Tim O’Reilly was recently quoted as saying that collective intelligence is the innovation that will most alter how we live in the next few years. What do you think?

Collective intelligence existed before humans could speak (or tag). The waggle dance of honeybees is all about the wisdom of the crowd (and finding the best food). So is gossip. So is the stock market. But I agree with Tim that the Web (or Web 2.0 if you prefer) is spreading the hive mind into far more nooks and crannies than we could have imagined only a few years ago. So get ready to be found. Collective intelligence is coming to a niche near you.

Thanks, Peter!

October 16, 2005

IA Summit call for papers

The Information Architecture Summit call for papers was released a few weeks ago. The deadline is October 31 for session proposals, and December 5 for posters. In addition to the regular presentations and panels there will be a research track this year.

If you’re doing interesting work with tagging and folksonomies, consider submitting something. The summit is March 23 to 27, 2006 in Vancouver, Canada.

September 27, 2005

Rashmi Sinha on the cognitive process behind tagging

Rashmi Sinha has posted an interesting hypothesis on the cognitive psychology behind tagging (with easy illustrations for those of us who don’t remember psych class): A cognitive analysis of tagging (or how the lower cognitive cost of tagging makes it popular).

September 16, 2005

Ian Davis on Why Tagging Is Expensive

Last week Ian Davis wrote an interesting post on Why Tagging is Expensive:

On the surface tagging seems to offer a new paradigm of organising information, one that reduces the cost of entry and so enables a long tail of participation to emerge. I’ve come to realise that the cost isn’t removed, instead it’s displaced and possibly increased. Tagging bulldozes the cost of classification and piles it onto the price of discovery.

There’s a saying I’ve heard once or twice (I wish I could attribute it): “The cost of metadata is in its application, but the value of metadata is in its use.”

Not exactly something you’ll be quoting at dinner parties, but it nicely captures the cost/benefit gaps of metadata.
:::
> **ACTIVITIES**
**a.** Transcribe the portion of the posts on tagging starting at "Collective intelligence existed" and ending at "niche near you.".
**b.** Answer these questions from the posts on tagging:
(i) What is the deadline for poster submissions to the Information Architecture Summit?
(ii) In what city and country will the summit take place?
(iii) In the quoted post by Ian Davis, tagging piles the cost of classification onto what?

> **DATASET EXTRACT**
:::
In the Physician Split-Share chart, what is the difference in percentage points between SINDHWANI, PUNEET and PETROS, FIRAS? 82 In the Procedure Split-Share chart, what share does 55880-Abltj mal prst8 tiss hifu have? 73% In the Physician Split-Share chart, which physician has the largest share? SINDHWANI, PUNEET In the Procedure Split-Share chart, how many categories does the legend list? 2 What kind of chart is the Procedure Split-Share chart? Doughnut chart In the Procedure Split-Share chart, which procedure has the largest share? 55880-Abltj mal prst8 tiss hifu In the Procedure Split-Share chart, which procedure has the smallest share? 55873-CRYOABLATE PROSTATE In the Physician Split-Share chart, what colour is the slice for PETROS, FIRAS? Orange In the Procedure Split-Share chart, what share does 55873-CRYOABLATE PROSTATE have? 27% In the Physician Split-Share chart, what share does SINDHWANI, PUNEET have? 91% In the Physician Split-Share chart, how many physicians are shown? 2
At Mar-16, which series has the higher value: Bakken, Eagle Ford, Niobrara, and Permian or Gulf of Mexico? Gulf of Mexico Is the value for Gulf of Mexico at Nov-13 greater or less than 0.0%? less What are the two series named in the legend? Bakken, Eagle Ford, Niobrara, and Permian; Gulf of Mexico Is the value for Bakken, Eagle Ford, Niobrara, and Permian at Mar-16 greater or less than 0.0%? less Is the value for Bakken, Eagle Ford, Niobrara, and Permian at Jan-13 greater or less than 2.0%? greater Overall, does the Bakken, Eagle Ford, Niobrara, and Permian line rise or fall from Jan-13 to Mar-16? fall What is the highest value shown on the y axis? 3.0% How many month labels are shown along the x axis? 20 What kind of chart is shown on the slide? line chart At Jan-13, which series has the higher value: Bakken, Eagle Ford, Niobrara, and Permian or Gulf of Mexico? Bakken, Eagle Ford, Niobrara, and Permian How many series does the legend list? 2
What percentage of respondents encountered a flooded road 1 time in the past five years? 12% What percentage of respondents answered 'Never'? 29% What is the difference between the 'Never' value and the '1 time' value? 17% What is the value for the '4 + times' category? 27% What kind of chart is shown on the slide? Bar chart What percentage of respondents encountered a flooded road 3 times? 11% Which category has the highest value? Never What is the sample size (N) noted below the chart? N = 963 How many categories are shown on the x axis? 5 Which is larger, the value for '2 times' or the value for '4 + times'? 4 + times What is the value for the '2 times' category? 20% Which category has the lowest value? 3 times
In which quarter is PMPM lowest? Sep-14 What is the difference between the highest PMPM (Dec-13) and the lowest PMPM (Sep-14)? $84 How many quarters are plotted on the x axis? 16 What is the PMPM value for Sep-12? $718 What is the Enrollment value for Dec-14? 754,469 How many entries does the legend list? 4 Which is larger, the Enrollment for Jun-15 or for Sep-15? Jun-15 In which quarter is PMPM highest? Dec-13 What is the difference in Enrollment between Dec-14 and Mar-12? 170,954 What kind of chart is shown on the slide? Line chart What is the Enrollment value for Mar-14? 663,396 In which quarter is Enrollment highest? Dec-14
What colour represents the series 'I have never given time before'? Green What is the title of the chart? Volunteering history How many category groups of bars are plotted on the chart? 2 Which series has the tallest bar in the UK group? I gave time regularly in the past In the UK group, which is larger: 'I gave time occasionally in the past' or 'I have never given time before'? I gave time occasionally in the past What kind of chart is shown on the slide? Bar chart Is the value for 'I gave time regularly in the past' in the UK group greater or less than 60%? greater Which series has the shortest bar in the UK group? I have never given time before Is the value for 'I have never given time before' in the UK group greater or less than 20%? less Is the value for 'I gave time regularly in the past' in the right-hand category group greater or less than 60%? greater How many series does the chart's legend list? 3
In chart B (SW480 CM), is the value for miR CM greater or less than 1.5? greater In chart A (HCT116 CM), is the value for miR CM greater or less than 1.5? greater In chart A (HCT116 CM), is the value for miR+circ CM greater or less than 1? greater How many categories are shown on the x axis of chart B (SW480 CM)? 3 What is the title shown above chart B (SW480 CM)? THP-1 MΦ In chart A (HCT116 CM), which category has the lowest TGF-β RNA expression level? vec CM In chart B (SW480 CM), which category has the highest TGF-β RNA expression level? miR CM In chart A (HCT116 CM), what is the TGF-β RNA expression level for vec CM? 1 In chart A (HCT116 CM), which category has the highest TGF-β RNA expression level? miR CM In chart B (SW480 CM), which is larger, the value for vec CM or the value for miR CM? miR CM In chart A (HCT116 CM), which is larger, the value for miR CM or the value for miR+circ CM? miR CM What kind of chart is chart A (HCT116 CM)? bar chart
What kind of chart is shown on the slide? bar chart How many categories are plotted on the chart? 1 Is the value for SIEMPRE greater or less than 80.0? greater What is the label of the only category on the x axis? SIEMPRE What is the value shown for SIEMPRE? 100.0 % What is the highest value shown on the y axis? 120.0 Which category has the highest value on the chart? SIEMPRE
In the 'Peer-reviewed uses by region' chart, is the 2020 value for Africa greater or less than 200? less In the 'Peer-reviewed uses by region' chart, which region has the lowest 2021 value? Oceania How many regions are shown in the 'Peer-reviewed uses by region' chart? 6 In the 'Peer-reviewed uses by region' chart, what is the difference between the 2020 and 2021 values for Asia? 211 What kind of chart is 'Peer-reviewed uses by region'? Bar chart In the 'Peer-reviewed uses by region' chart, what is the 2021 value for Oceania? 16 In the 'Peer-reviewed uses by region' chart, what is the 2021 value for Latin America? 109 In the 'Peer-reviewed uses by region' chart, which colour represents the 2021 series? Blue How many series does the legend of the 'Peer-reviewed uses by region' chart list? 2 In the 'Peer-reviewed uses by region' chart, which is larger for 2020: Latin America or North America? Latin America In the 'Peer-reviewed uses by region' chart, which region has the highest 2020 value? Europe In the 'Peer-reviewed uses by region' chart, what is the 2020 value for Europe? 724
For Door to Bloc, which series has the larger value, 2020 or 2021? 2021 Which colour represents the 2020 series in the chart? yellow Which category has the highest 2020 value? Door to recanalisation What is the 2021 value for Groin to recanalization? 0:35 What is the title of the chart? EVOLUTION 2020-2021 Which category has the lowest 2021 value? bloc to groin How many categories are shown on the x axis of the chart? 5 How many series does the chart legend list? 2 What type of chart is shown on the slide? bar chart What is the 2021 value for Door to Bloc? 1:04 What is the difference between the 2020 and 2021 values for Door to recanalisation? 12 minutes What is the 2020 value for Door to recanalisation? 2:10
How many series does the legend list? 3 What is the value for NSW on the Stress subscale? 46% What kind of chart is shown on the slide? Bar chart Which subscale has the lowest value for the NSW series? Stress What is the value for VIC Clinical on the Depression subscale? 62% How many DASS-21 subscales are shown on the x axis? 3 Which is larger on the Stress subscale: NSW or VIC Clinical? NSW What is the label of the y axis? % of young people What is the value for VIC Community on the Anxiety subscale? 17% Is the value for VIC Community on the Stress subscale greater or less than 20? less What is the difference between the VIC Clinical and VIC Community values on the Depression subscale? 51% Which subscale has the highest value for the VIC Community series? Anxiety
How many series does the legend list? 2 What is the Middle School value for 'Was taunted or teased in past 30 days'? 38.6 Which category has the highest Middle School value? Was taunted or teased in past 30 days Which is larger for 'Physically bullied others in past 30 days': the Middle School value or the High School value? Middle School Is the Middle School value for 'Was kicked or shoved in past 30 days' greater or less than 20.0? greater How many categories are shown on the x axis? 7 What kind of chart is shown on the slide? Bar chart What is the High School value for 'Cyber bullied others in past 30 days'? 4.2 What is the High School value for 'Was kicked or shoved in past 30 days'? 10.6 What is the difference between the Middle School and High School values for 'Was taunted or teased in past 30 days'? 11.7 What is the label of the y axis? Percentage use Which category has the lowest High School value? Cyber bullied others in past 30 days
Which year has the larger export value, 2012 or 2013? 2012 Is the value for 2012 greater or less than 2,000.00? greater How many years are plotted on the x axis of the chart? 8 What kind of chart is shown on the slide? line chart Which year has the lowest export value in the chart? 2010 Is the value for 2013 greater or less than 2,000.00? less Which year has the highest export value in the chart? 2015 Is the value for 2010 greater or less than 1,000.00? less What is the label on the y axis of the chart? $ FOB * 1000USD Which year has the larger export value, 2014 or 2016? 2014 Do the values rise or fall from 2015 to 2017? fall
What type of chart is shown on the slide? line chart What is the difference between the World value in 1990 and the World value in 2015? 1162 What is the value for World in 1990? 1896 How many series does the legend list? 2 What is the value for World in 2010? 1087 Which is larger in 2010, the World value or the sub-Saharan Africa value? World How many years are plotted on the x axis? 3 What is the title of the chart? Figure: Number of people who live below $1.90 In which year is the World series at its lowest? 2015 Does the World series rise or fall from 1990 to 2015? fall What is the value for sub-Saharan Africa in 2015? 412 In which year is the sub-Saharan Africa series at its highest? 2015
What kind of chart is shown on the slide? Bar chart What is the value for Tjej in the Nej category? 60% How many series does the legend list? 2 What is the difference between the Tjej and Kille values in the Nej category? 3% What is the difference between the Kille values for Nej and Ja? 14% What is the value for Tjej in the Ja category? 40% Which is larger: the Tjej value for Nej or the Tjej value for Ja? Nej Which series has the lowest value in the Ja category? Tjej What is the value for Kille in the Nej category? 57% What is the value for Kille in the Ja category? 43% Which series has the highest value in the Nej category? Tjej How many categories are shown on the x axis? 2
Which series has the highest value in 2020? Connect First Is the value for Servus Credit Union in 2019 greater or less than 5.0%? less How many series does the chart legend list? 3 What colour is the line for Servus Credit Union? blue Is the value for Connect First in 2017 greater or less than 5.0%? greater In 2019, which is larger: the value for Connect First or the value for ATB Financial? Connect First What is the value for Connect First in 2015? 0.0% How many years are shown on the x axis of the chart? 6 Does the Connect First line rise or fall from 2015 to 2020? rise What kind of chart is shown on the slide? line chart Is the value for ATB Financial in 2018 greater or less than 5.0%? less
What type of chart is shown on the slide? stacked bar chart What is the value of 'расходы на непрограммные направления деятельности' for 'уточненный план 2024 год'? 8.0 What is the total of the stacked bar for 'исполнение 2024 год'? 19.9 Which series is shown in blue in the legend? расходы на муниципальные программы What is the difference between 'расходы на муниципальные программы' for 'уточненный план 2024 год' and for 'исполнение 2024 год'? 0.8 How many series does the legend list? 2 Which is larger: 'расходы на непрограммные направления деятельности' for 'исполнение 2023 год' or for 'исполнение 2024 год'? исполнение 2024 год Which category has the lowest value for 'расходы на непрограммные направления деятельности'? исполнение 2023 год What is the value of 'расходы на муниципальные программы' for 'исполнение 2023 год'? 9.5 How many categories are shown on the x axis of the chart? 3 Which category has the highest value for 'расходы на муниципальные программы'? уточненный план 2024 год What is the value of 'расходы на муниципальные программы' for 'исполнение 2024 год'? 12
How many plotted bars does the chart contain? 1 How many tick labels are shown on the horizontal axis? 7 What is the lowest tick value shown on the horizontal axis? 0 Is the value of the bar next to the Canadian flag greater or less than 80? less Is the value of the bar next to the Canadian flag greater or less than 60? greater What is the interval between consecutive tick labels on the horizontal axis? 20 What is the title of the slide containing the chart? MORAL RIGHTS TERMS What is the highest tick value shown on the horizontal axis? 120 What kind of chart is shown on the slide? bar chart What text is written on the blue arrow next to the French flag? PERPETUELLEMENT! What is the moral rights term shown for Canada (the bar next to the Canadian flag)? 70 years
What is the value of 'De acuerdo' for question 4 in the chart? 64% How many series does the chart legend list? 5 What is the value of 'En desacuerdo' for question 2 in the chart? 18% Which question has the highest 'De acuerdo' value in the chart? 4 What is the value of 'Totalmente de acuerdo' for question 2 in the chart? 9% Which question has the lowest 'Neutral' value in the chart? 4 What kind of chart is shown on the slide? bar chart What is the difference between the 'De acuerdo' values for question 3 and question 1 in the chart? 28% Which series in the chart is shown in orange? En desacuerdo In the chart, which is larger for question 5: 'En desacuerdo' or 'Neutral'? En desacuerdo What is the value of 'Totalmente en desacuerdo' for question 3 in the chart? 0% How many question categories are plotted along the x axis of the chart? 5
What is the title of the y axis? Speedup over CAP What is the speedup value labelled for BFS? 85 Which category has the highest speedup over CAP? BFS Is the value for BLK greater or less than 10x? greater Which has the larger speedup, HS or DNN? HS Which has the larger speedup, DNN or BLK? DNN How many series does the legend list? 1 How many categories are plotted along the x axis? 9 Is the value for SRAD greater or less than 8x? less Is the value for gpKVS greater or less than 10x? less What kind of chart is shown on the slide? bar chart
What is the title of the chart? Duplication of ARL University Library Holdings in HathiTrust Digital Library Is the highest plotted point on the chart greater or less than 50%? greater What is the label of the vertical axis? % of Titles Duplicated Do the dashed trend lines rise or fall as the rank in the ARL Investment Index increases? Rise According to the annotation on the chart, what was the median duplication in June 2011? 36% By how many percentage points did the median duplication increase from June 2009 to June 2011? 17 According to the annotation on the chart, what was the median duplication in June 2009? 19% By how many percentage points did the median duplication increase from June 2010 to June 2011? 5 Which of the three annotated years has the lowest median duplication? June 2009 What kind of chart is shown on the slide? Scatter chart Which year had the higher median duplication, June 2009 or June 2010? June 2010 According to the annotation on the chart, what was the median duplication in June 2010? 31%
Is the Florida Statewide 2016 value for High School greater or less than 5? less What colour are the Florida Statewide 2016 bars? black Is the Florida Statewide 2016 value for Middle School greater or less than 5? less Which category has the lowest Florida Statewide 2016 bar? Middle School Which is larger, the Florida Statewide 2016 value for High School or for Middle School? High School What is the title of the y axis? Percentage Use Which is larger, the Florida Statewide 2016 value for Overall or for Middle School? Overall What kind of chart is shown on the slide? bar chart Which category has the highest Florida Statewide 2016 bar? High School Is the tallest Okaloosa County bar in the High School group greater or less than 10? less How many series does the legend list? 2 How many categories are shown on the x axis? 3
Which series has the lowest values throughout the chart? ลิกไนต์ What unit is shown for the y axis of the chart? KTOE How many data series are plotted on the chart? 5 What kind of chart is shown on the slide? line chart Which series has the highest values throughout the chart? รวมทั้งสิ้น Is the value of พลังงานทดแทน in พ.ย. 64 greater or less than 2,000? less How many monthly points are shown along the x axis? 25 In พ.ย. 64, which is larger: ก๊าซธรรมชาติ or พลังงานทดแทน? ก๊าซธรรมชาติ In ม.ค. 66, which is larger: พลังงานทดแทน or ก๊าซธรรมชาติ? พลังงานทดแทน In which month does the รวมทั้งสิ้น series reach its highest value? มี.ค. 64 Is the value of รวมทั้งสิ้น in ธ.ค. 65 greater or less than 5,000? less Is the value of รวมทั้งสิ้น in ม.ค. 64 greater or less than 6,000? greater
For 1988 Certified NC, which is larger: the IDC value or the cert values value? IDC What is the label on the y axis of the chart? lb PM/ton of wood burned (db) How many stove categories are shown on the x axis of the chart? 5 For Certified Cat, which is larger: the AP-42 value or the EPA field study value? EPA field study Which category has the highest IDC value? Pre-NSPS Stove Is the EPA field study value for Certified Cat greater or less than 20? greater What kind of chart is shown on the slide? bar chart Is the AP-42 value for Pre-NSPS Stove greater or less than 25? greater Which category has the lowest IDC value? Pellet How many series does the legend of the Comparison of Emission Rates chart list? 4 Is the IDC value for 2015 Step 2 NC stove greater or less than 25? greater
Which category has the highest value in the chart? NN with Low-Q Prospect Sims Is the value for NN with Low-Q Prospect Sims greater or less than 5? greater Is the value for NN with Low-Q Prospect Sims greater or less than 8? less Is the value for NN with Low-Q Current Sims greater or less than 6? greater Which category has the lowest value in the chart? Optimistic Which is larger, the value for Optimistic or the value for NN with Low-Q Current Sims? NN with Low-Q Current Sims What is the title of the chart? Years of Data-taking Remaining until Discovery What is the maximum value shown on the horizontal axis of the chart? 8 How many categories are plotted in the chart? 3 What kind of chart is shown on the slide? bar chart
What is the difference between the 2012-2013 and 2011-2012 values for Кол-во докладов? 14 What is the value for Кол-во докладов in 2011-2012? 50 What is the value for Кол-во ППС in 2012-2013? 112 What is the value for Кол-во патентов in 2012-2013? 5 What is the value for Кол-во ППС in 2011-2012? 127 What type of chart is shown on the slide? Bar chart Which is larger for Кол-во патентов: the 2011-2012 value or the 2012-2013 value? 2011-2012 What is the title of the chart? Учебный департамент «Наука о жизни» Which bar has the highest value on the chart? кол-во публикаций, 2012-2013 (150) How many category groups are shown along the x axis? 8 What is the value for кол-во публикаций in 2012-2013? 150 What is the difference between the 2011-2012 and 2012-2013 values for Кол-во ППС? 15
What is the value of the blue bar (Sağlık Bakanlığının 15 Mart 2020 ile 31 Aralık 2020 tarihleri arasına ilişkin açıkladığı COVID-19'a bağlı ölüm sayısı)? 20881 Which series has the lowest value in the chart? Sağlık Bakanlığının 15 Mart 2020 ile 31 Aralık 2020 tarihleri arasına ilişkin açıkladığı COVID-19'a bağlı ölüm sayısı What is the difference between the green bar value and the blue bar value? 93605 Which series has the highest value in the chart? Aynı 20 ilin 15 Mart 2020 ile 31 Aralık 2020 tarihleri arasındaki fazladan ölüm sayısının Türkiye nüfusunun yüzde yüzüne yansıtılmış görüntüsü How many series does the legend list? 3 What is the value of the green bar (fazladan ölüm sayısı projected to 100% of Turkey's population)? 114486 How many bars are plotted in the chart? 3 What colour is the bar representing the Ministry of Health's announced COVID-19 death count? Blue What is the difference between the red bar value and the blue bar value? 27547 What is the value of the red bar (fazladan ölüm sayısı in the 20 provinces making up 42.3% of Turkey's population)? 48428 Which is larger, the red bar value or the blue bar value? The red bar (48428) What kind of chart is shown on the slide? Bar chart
:::
> **TASK-BY-TASK SOLUTIONS**
**a.**
Collective intelligence existed before humans could speak (or tag). The waggle dance of honeybees is all about the wisdom of the crowd (and finding the best food). So is gossip. So is the stock market. But I agree with Tim that the Web (or Web 2.0 if you prefer) is spreading the hive mind into far more nooks and crannies than we could have imagined only a few years ago. So get ready to be found. Collective intelligence is coming to a niche near you.

**b.**
(i) December 5
(ii) Vancouver, Canada
(iii) The price of discovery